New York mayor names East Harlem as first site for city-run grocery store

By Maria Tsvetkova

NEW YORK, April 14 (Reuters) – New York City Mayor Zohran Mamdani on Tuesday named East Harlem as the first site for a city-run grocery store, choosing a neighborhood where the median household income is below half the Manhattan average, in line with his affordability agenda that was central to his campaign.

The selection of one of the five locations for a municipal grocery store is one in a series of small moves made by Mamdani since taking office in January designed to fulfill key campaign promises. Other planks on his agenda – which will be more difficult to accomplish – included free buses, a rent freeze and universal child care.

City Hall allocated $70 million to launch five stores, one in each city borough, with the first expected to open next year. The city will own the land and subsidize basic staples, while private operators selected by officials will run the stores.

“We will use government to respond to rising prices and unaffordable groceries. Since the pandemic, grocery prices have gone up and they have not come back down,” Mamdani, a democratic socialist, told reporters when introducing the location in East Harlem.

It will take years for Mamdani to complete his agenda, and some to-do items are threatened by lack of funding as New York State’s governor resists proposals to raise taxes on the wealthy.  Of the key campaign promises, the pilot program for municipal stores is the easiest to implement because it falls within City Hall’s responsibilities.
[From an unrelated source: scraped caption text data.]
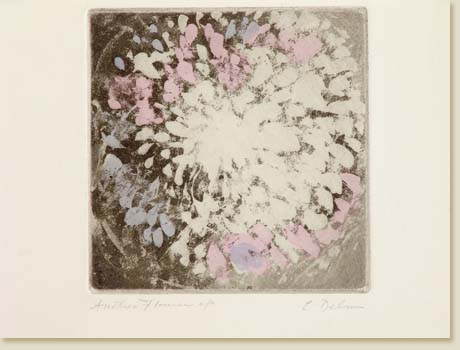 Another Flower by Elizabeth Delson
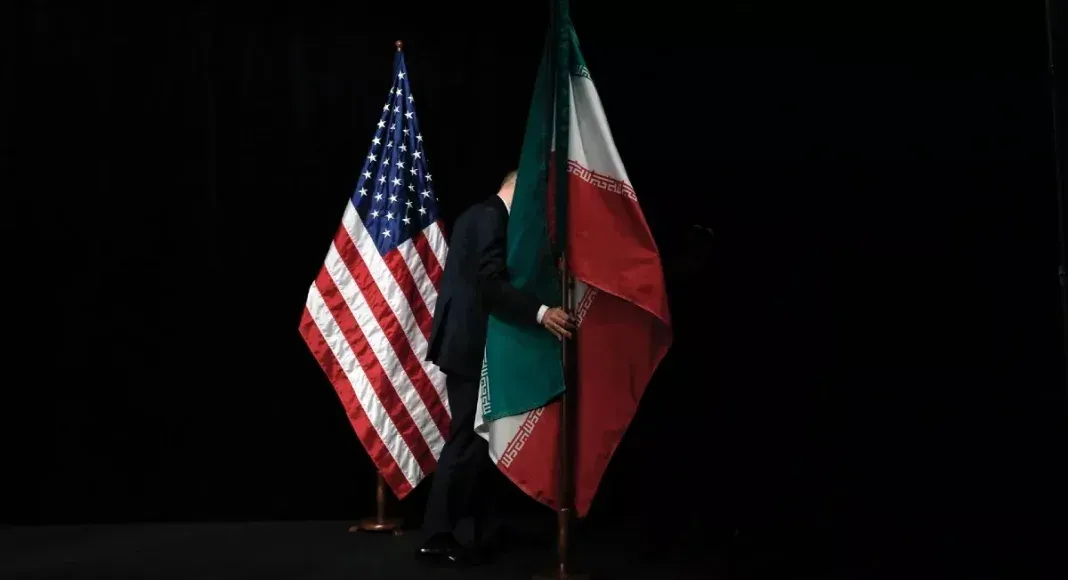  مذاکرات ایران و آمریکا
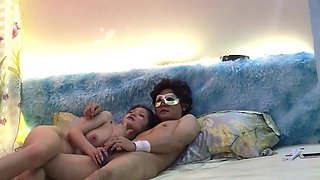 Chim Thuong Yeu Bau Troi Con Toi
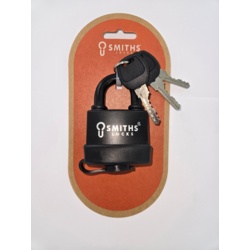 Weather Resist Padlock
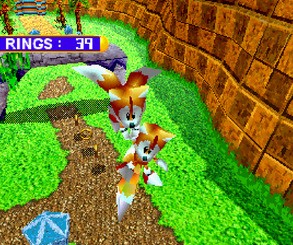 Tails World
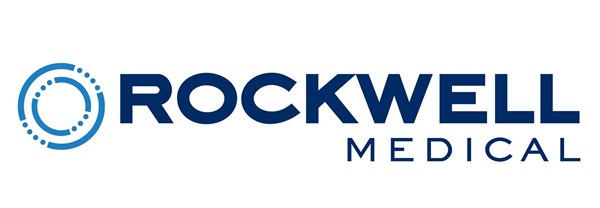 Rockwell Medical, Inc. stock logo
The East Harlem store will be built at the site of a local retail market whose history dates to 1936, and which became known as La Marqueta after World War Two, when Spanish-speaking immigrants replaced Italians in the neighborhood. The grocery store will occupy 9,000 square feet (836 square meters) and is planned to open in 2029.

Mamdani is cooperating with Governor Kathy Hochul on universal childcare, which is expanding to add 12,000 seats for roughly 100,000 two-year-old New Yorkers next year. No further plans have been announced yet. 
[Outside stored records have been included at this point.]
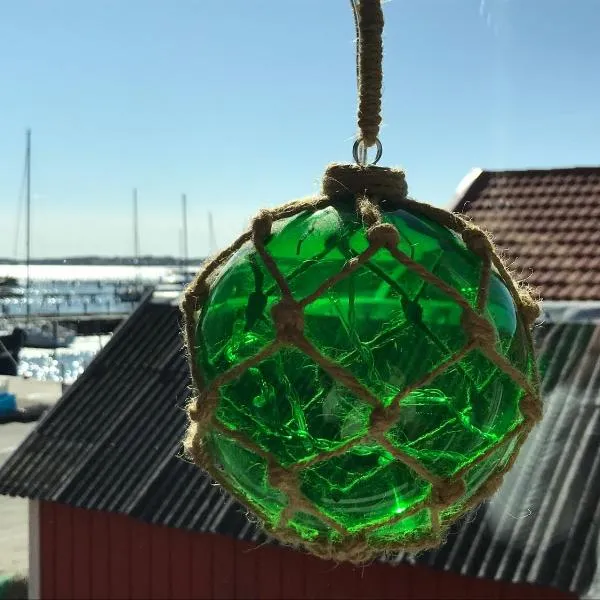 Björkö SeaLodge, hotell sihtkohas Hönö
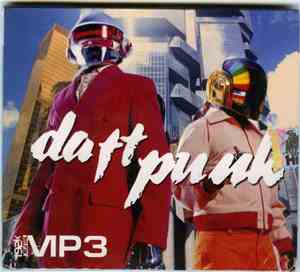 Daft Punk - Daft Punk MP3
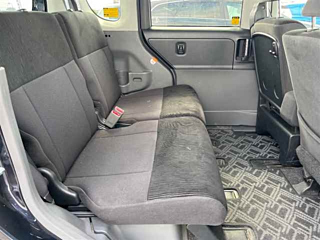 DAIHATSU TANTO 2010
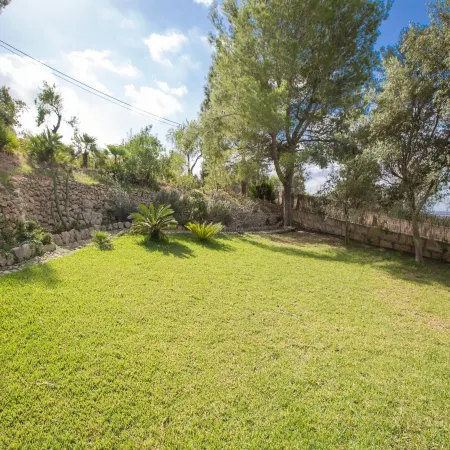 Sa Caseta (caseta) - Villa With Private Pool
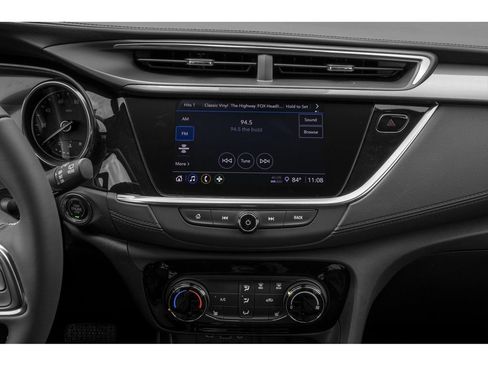 Used 2023 Buick Encore GX Select FWD image 7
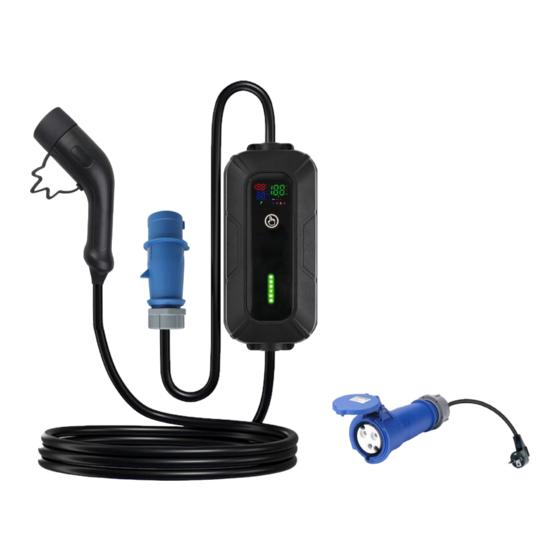 Platinet EV PPC32AT7 User Manual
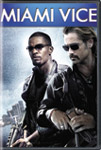 Miami Vice - Ricardo Tubbs is urbane and dead smart. He lives with Bronx-born intel analyst Trudy, as they work undercover transporting drug loads into South Florida to identify a group responsible for three murders. Sonny Crockett is charismatic and flirtatious until-while undercover working with the supplier of the South Florida group-he gets romantically entangled with Isabella, the Chinese-Cuban wife of an arms and drugs trafficker. The intensity of this case pushes Crockett and Tubbs out onto the edge where identity and fabrication become blurred, where cop and player become one-especially for Crockett in his romance with Isabella and for Tubbs in the provocation of an assault on those he loves.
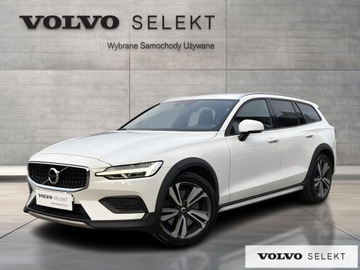 Volvo V60 II  2020 Volvo V60 Cross Country V60 CC Pro T5 AWD aut, Pak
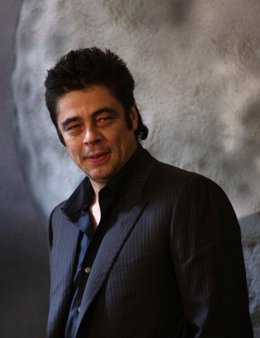 Benicio del Toro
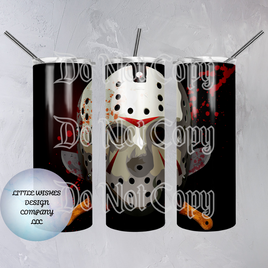 Jason Tumbler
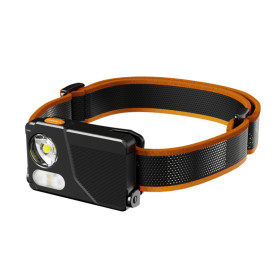 Lampe Frontale Skywoods L60A81 : Légèreté et Puissance 300 Lumens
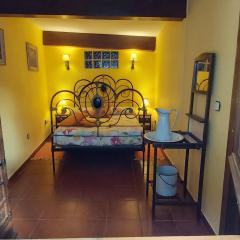 Apartamento 1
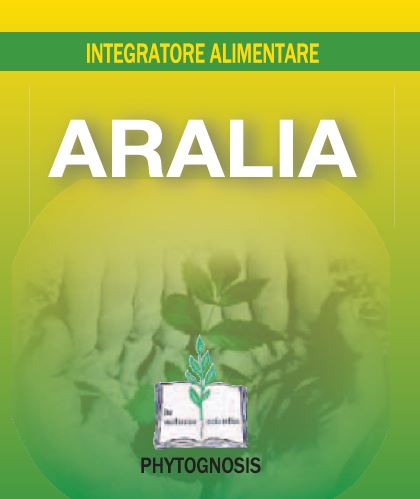 ARALIA 60CPR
Funding concerns are an obstacle to cancelling bus fares, as the city looks for replacement revenue for the Metropolitan Transportation Authority, the New York State-run ​network that operates public transit.

The prices for rent-stabilized apartments that Mamdani ​promised to ⁠freeze will be discussed later this year at a meeting of the Rent Guidelines Board in charge of rent adjustments for the city’s roughly 1 million regulated units. Earlier this year, Mamdani appointed a majority of the board’s members, including ​its chair.